Document excerpt
-- Opening Marker --
Aliquots (1 µL) of reverse transcribed mixture were made up to 50 µL with reverse transcriptase (RT) buffer containing 12.5 pmol/µL specific primers and 1 U Taq DNA polymerase. The β-actin and VIP receptor 1 (R1) primers used were exactly similar as those reported by Eura et al. and Park et al., respectively.22, 23 The samples were overlaid with mineral oil and polymerase chain reaction (PCR) consisted of 1 min of denaturation at 94°C, 2 min of annealing at 60°C and 3 min of extension at 72°C for 40 cycles. The PCR products were analyzed on an ethidium bromide-stained 1.5% agarose gel.

Results were expressed as the mean ± SEM. Statistical significance was analyzed by paired Student's t-test. P < 0.05 was considered statistically significant. All experiments were performed in duplicate.

At a wide range of doses, VIP elicited eosinophil locomotion and EDN release as can be seen in Figure 1a,b. These effects were comparable with those induced by PAF (Fig. 1c,d). The EDN release showed a time-dependent mode and was not due to cytotoxicity, as judged by trypan blue dye exclusion, which was performed after each degranulation period to check cell viability (data not shown).

A checkerboard assay was performed to identify the nature of eosinophil locomotion in response to VIP. Whenever cells migrate in response to a concentration gradients of chemotactic molecules it is termed chemotaxis, whereas chemokinesis represent random migration without the requirement of a concentration gradient. Figure 2 shows that VIP activity was mainly chemotactic and to a lesser degree chemokinetic at lower concentrations; however, higher concentrations (10^-5 mol/L and above) demonstrated chemokinetic activity.

Figure 3 demonstrates the priming effect of 1 ng/mL rhIL-5 on eosinophil chemotaxis and EDN release induced by VIP. Recombinant human IL-5 at the above concentration did not possess any chemotactic or secretagogue activity against eosinophil (data not shown); however, when eosinophils were incubated first with rhIL-5, the cells showed significant sensitivity against VIP to chemotaxis and degranulation rather than chemokinetic activity.
-- Closing Marker --
Data supplied
-- Opening Marker --
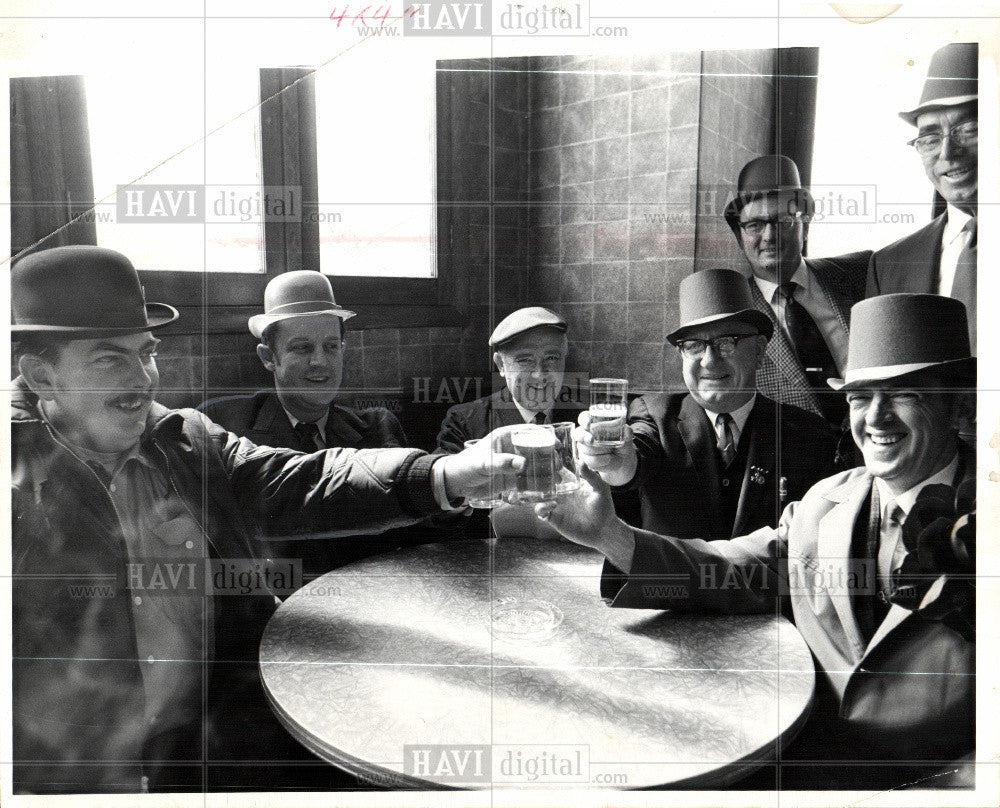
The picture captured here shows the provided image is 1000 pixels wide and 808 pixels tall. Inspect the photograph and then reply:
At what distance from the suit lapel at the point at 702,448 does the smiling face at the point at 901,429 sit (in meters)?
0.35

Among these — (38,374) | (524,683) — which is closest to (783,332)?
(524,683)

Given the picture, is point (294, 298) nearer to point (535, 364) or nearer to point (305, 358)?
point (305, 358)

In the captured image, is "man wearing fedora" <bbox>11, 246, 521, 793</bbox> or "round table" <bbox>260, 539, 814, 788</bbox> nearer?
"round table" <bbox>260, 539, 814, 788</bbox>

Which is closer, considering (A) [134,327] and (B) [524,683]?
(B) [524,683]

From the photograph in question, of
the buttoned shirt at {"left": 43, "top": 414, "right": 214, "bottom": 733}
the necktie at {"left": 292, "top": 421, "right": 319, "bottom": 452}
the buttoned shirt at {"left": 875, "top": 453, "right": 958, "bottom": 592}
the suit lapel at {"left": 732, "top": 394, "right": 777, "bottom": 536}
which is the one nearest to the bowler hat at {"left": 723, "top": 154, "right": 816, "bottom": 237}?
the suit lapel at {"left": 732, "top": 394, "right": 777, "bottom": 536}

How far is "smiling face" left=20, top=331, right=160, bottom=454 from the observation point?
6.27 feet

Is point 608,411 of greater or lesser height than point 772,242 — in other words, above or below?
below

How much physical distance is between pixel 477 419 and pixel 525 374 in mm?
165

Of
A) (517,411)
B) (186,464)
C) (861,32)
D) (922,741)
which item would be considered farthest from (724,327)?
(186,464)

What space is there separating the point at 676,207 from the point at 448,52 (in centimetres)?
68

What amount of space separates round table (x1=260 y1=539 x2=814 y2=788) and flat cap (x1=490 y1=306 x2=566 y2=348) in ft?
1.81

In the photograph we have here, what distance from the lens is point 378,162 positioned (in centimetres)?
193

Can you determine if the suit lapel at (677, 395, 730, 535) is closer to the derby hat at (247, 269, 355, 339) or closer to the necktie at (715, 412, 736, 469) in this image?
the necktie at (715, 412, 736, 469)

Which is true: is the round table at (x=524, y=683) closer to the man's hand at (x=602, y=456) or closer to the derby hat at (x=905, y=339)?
-- Closing Marker --
What you should do
Answer these from the excerpt on VIP and eosinophils:
1. What percentage of agarose gel was used to analyze the PCR products?
2. Which test was used to analyze statistical significance?
3. What concentration of rhIL-5 was used to prime eosinophils?

Answer to this task
1. 1.5%
2. Paired Student's t-test
3. 1 ng/mL